An investment in BCRED has material differences from an investment in investment grade bonds, leveraged loans, and high yield bonds, including, among other things, those related to costs and expenses, liquidity, volatility, risk profile and tax treatment. Unlike BCRED shareholders, holders of bonds do not hold an ownership interest in the issuer. Investment grade bonds and high yield bonds are typically issued in $1,000 or $5,000 denominations and when purchased as a new issue, are not subject to fees or expenses. Leveraged loan denominations are negotiated by the issuer and arranger and typically are subject to fees and expenses. The purchase price of BCRED shares is generally the prior month's NAV per share for the applicable class, plus upfront selling commissions and dealer manager fees for Class S and D shares.
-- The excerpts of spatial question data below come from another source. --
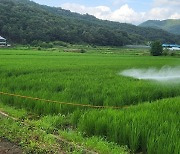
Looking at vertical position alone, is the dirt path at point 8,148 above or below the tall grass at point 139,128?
below

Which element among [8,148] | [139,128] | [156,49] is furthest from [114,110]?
[156,49]

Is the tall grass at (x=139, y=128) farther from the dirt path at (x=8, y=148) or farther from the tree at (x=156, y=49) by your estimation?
the tree at (x=156, y=49)

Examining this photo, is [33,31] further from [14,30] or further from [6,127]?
[6,127]

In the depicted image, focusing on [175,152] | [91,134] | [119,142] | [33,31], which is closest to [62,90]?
[91,134]

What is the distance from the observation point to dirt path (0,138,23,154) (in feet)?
16.7

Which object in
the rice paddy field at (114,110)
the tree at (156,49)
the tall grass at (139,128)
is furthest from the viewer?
the tree at (156,49)

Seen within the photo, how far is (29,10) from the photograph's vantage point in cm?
10162

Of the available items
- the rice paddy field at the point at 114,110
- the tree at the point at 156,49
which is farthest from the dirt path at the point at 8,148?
the tree at the point at 156,49

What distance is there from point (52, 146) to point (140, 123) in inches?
63.7

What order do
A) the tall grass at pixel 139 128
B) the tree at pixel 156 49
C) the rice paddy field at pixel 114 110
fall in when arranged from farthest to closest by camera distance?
the tree at pixel 156 49 → the rice paddy field at pixel 114 110 → the tall grass at pixel 139 128

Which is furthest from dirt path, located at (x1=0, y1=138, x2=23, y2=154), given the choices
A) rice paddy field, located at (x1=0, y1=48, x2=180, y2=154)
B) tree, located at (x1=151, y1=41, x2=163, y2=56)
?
tree, located at (x1=151, y1=41, x2=163, y2=56)

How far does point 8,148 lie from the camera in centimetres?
526

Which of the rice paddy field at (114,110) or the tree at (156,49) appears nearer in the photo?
the rice paddy field at (114,110)

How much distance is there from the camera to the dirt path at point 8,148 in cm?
508
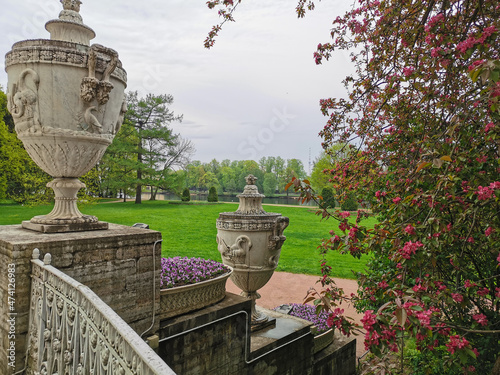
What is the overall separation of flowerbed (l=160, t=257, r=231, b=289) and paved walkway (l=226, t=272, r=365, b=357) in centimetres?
401

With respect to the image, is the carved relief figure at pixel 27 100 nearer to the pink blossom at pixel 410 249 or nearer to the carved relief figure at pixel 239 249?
the pink blossom at pixel 410 249

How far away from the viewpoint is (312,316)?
548cm

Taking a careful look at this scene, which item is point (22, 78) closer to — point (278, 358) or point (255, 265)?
point (255, 265)

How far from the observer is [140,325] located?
2691 millimetres

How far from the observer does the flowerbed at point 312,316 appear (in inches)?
203

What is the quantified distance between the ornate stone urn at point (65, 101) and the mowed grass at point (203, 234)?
6.48 meters

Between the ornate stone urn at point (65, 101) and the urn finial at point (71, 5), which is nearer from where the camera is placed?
the ornate stone urn at point (65, 101)

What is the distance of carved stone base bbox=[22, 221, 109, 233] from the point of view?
2.58 meters

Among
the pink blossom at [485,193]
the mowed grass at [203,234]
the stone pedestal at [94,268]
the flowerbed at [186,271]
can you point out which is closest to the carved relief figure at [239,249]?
the flowerbed at [186,271]

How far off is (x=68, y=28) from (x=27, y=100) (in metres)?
0.72

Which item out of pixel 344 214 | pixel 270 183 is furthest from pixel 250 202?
pixel 270 183

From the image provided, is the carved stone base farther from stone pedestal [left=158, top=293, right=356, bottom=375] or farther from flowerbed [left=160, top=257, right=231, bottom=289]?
stone pedestal [left=158, top=293, right=356, bottom=375]

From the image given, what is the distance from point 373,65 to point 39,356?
12.3 feet

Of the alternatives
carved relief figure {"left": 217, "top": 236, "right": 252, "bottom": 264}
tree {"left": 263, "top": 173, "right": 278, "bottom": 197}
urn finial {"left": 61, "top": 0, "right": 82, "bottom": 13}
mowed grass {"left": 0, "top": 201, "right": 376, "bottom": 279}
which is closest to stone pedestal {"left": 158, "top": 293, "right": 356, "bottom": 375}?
carved relief figure {"left": 217, "top": 236, "right": 252, "bottom": 264}
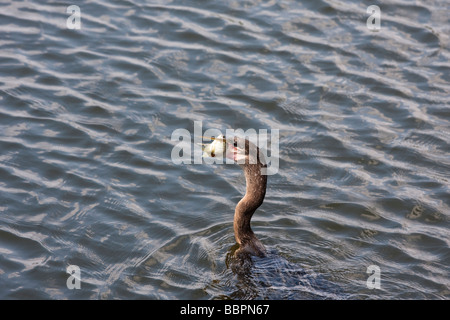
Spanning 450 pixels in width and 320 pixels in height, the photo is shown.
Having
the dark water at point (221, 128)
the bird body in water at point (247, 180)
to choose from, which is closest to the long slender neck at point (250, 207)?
the bird body in water at point (247, 180)

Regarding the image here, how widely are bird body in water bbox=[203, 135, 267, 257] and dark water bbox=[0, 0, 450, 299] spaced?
254mm

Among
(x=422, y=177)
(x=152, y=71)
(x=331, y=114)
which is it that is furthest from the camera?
(x=152, y=71)

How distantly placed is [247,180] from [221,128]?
2.12m

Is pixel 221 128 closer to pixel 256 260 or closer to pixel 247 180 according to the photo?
pixel 247 180

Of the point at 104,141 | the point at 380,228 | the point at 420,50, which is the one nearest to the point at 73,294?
the point at 104,141

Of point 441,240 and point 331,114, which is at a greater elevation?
point 331,114

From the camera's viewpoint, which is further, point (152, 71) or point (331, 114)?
point (152, 71)

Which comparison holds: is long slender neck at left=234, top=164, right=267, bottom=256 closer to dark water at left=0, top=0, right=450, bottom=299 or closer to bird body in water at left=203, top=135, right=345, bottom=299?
bird body in water at left=203, top=135, right=345, bottom=299

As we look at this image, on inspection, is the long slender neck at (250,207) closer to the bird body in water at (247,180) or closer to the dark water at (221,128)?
the bird body in water at (247,180)

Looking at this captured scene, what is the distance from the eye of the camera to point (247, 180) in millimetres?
6688

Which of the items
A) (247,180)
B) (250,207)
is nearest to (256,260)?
(250,207)

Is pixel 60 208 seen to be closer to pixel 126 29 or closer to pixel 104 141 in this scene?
pixel 104 141

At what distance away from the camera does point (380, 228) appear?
7.33 meters
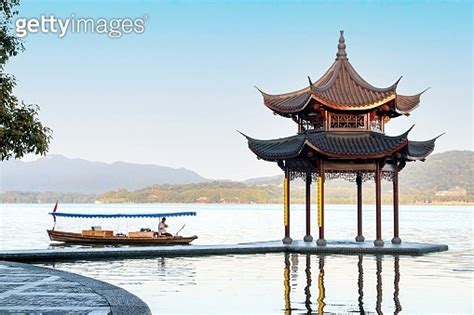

Such shares classes are also subject to shareholder servicing fees.

While the liquidity of assets in public markets depends on its credit rating and market conditions, there exists a secondary market for such bonds. There is no public trading market for shares of BCRED and an investor's ability to dispose of shares will likely be limited to repurchase by us, subject to the limitations described in BCRED's prospectus.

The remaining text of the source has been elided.